ROMA, 21 Settembre 2018 (MERCURPRESS.IT) - A un anno dall'entrata in vigore dell'accordo economico e commerciale fra Canada e Unione Europea, le analisi dei dati, dei risultati ottenuti e delle stime per il 2018 confermano che abbiamo molto da guadagnare da questo accordo.

E’ questo, in sintesi, il leitmotiv di un articolo, in lingua inglese, dal titolo "One year of ceta: the advantages for italy and the dispelled misgivings” pubblicato oggi sul portale web del Centro Studi Italia-Canada a firma dell’Avv. Paolo Quattrocchi, Direttore Centro Studi Italia-Canada, Equity Partner di Nctm Studio Legale, e vice-presidente ICCCW e della Dott.ssa Francesca Paolucci Coordinatrice Ricerca e Relazioni dello stesso Centro Studi.
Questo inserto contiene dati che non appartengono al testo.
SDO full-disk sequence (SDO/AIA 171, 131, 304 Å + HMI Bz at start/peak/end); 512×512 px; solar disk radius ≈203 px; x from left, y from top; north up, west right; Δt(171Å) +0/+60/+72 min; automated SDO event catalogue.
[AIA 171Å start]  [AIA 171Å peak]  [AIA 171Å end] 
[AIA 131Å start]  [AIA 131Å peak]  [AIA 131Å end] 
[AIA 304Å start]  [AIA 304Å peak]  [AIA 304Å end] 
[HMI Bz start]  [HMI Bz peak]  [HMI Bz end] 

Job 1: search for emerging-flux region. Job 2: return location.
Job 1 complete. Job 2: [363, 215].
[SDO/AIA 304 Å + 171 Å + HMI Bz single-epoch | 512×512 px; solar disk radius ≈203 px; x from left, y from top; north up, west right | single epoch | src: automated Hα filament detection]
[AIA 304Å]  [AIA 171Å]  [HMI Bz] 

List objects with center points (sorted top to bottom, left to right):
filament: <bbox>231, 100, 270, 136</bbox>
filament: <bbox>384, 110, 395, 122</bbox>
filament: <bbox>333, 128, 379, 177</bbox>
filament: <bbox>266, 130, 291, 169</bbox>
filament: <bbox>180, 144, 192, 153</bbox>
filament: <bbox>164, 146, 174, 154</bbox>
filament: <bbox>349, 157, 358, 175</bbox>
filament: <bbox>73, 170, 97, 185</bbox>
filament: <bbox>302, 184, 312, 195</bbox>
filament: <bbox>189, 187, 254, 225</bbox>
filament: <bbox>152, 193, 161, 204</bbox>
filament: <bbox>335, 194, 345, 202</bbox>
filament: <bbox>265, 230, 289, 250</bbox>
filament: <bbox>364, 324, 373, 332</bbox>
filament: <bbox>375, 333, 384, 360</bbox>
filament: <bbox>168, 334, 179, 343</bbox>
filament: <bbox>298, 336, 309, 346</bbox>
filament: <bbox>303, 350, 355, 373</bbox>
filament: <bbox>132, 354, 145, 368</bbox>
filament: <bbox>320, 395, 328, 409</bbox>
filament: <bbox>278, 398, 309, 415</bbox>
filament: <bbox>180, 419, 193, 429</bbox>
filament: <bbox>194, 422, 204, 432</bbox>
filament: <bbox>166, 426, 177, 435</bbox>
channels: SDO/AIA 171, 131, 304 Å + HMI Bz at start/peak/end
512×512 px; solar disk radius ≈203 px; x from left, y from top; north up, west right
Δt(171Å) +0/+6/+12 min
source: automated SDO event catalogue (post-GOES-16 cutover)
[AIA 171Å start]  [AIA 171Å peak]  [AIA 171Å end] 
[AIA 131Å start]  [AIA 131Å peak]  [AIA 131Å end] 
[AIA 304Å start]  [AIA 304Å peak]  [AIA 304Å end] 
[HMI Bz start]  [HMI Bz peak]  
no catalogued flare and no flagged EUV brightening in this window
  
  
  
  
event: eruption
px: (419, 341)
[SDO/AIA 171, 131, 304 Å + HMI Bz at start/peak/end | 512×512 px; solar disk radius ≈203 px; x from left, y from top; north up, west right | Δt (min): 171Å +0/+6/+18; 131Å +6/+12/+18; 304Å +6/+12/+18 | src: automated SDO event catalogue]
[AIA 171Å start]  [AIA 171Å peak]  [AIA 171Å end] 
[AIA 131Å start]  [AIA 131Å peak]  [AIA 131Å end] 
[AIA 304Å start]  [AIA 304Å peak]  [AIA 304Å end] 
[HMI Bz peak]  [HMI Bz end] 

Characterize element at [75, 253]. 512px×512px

Come riportato nell’articolo “L’analisi dei dati aggiornati a luglio 2018 e raccolti da fonti autorevoli, come Statistics Canada e ICE-Agenzia, ha confermato il trend positivo peraltro già evidenziato nei mesi scorsi durante i primi 5 mesi di esecuzione del CETA (Ottobre 2017 – Febbraio 2018), con un incremento delle esportazioni italiane del +16,9%.
Nei primi 7 mesi dell’anno si registra, con riferimento allo stesso periodo dell’anno precedente, un aumento delle esportazioni europee e italiane verso il Canada, rispettivamente, per quanto riguarda l’export europeo verso il Canada di +12,6% (per una maggiorazione di circa $ 4 mld CAD), mentre per l’Italia è del +10,4% (con un aumento del valore di circa $ 365 mln CAD).

Anche per quanto riguarda le importazioni dell’Unione Europea e dell’Italia dal Canada, i dati sono confortanti, con una variazione rispettivamente del +23,6% verso l’Europa e del +39,2% verso l’Italia.
Si tenga conto che il dato percentuale, molto positivo per il Canada, si spiega con lo svantaggio canadese, in termini di valore assoluto, che si registrava inizialmente rispetto ai dati relativi alle esportazioni europee e italiane. In altre parole, e il dato che segue chiarirà il concetto, il valore totale delle esportazioni canadesi in Italia da gennaio a luglio 2018 è di $1,892 mld CAD e il valore totale delle importazioni canadesi dall’Italia nello stesso periodo è  di $ 3,858 mld CAD. (ISTAT).

L’import italiano dal Canada quindi è cresciuto, ma non ha alterato la bilancia commerciale tra i due paesi che rimane favorevole all’Italia.  L'export italiano verso il paese nord-americano, inoltre, ha continuato a crescere: la temuta invasione di non meglio specificati prodotti, più o meno nocivi, provenienti dal Canada, in un anno dall'entrata in vigore del CETA, non si è verificata.”

La auspicata ratifica dell’Accordo non potrà quindi che portare benefici. Ma cosa accadrebbe se l’Italia, come paventato recentemente, si rifiutasse di ratificare l’accordo?

Omettendo per un momento l’analisi deI complesso scenario che si presenterebbe (con tutte le incognite financo sulle procedure da adottare, sui loro esisti e sulle ferite interne all’Unione), i rapporti tra Italia e Canada, sempre stati ottimi, potrebbero deteriorarsi in modo irrimediabile, coinvolgendo negativamente anche quei settori nei quali le relazioni sono consolidate e vantaggiose.

“L’Italia ha dato molto al Canada, il Canada ha dato molto all’Italia. - dichiara il Direttore del Centro Studi Italia-Canada Avv. Paolo Quattrocchi - Quel che ancora non si riesce a comprendere è come questa amicizia debba essere interrotta o vanificata da un comportamento inspiegabile, che ci allontana da una relazione storica che ha portato crescita e può portare ulteriore sviluppo nei settori dell’economia e del commercio, ma anche nell’ambito sociale, ambientale, culturale, politico, e in generale strategico.”

“È infatti - conclude l’Avv. Quattrocchi - grazie all’accordo di partenariato strategico, premessa e completamento del CETA, che tali obiettivi di rilevanza epocale potranno essere raggiunti per il benessere collettivo e per la costruzione di un punto di equilibrio tra i grandi del pianeta, garanzia di pace e sviluppo. Ma di questo, vale a dire dello Strategic Partnership Agreement (SPA) nessuno parla.”